Studio album by Boz Scaggs
- Released: August 19, 1969
- Studio: Muscle Shoals Sound Studio, Sheffield, Alabama
- Genre: Americana; blue-eyed soul;
- Length: 44:13
- Label: Atlantic
- Producer: Jann Wenner, Marlin Greene, Boz Scaggs

Boz Scaggs chronology
| Boz (1965) | Boz Scaggs (1969) | Moments (1971) |

= Boz Scaggs (album) =

Boz Scaggs is the second studio album by American musician Boz Scaggs, released in 1969 by Atlantic Records. (Note: Boz Scaggs was marketed as Scaggs' debut album, although he recorded an album in 1966 titled Boz, which was only released in Sweden.) A stylistically diverse album, Boz Scaggs incorporates several genres, including Americana, blue-eyed soul, country, and rhythm and blues. The lyrics are about typical themes found in blues songs, such as love, regret, guilt, and loss. Scaggs recorded the album at Muscle Shoals Sound Studio with producer Jann Wenner, the co-founder of Rolling Stone magazine. The Muscle Shoals Rhythm Section heavily contributed to the album, which included a young Duane Allman, before his rise to fame with the Allman Brothers Band.

Boz Scaggs was mostly ignored by listeners and critics upon release, and only sold around 20,000 copies within its first few years. The critics that did review the album enjoyed it, and commended the musicianship between Scaggs and the Muscle Shoals Rhythm Section. Boz Scaggs continues to receive praise in retrospective reviews, with some critics calling it an underrated album from the 1960s. In 2012, Boz Scaggs was ranked at number 496 on Rolling Stones list of the 500 Greatest Albums of All Time.

==Background and recording==
In 1967, Boz Scaggs joined the Steve Miller Band, a San Francisco-based rock group. He played guitar on the band's first two albums—Children of the Future and Sailor (both 1968)—before leaving the same year to pursue a solo career. At the time, Scaggs lived in Potrero Hill, and was next-door neighbors with Jann Wenner, the co-founder of Rolling Stone magazine. The two became good friends; Wenner provided feedback on material Scaggs had written, and encouraged him to make some demo tapes.

Wenner was looking for more funding for the magazine, and talked with music executives along the East Coast of the United States. In one of the meetings, he talked with Jerry Wexler of Atlantic Records, and gave Wexler a demo tape Scaggs had made. Wexler was impressed by the music, and asked Wenner to produce an album with Scaggs under the Atlantic label. After some initial discussions with Scaggs, Wenner suggested he record the album at Muscle Shoals Sound Studio in Sheffield, Alabama, based on the style of music he had been making. Scaggs wanted to watch some of the recording sessions at Muscle Shoals anonymously, so Wenner gave him a Rolling Stone press badge to visit the studio and interact with the studio musicians. During this visit, Scaggs met several musicians that would appear on Boz Scaggs, including Duane Allman, Roger Hawkins, and David Hood.

DATA LISTING »
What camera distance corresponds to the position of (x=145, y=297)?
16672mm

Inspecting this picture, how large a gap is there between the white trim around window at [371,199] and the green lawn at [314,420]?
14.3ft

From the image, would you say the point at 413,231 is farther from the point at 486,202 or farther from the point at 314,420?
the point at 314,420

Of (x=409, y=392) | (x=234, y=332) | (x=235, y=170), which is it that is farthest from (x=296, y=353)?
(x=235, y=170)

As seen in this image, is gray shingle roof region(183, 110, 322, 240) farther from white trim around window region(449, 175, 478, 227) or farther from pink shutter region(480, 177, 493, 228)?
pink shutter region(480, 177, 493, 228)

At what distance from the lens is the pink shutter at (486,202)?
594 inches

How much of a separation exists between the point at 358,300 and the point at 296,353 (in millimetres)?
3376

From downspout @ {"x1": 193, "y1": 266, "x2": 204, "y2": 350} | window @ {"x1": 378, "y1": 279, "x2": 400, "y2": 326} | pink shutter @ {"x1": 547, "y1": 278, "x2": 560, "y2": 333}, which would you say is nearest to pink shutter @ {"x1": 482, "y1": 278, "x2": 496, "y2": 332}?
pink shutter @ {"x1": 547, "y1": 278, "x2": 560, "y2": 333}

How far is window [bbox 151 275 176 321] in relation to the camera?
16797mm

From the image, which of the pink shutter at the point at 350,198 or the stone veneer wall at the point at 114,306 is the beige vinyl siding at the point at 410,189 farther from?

---

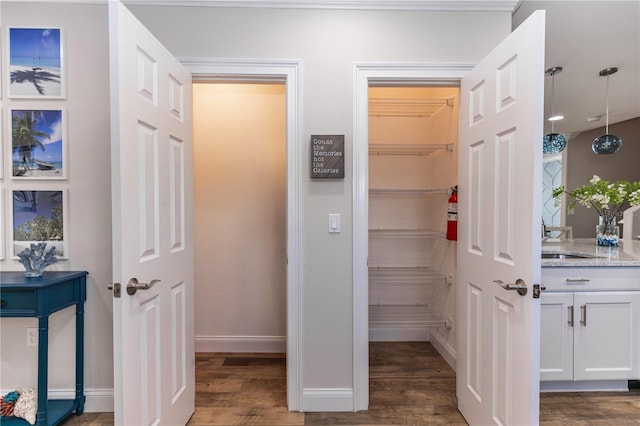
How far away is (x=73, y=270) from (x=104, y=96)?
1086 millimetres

TO-DO LIST »
a) Pick out every line of the listing that contains the string "trim", matching case exactly.
b) Carry on the Boz Scaggs album article, starting after its final sentence.
The article and the listing come from unrelated sources.

ANSWERS FOR THIS EXERCISE »
a)
Inspecting this picture, how large a gap is there between the white trim around window at [371,199] and the green lawn at [314,420]?
As seen in this image, is gray shingle roof region(183, 110, 322, 240) farther from white trim around window region(449, 175, 478, 227) or farther from pink shutter region(480, 177, 493, 228)?

b)
Scaggs and Wenner wanted Allman to be one of the prominent guitarists on the album, but after calling Muscle Shoals they found out Allman had moved to Macon, Georgia, and was in the process of forming what would become the Allman Brothers Band. Wenner was able to convince Allman to come back for one week after mentioning Atlantic Records involvement. Scaggs said that having Allman come back was a catalyst for the album, as the musicians in the Muscle Shoals Rhythm Section had great respect for him. In addition to Allman, Boz Scaggs featured many backing musicians, including: Hawkins, Hood, Barry Beckett, Eddie Hinton, and Jimmy Johnson. When asked about the recording sessions with Wenner, Scaggs said: "He was as good of a producer as anyone could want, he was very encouraging."

==Composition==
===Music and lyrics===

Boz Scaggs is an amalgamation of several genres, including Americana, blue-eyed soul, country, and rhythm and blues; tracks on the album often switch between these genres. Wenner wanted Boz Scaggs to serve as a musical showcase for both Scaggs and the Muscle Shoals Rhythm Section. "I knew the Muscle Shoals guys had never been used to stretch out ... I thought we should make a rock & roll record that showcased them as much as Boz." According to Wenner, Boz Scaggs was inspired by the music of Clarence Carter and the Bob Dylan album Nashville Skyline. Lyrically, Scaggs sings about typical themes found in blues songs, such as love, regret, guilt, and loss.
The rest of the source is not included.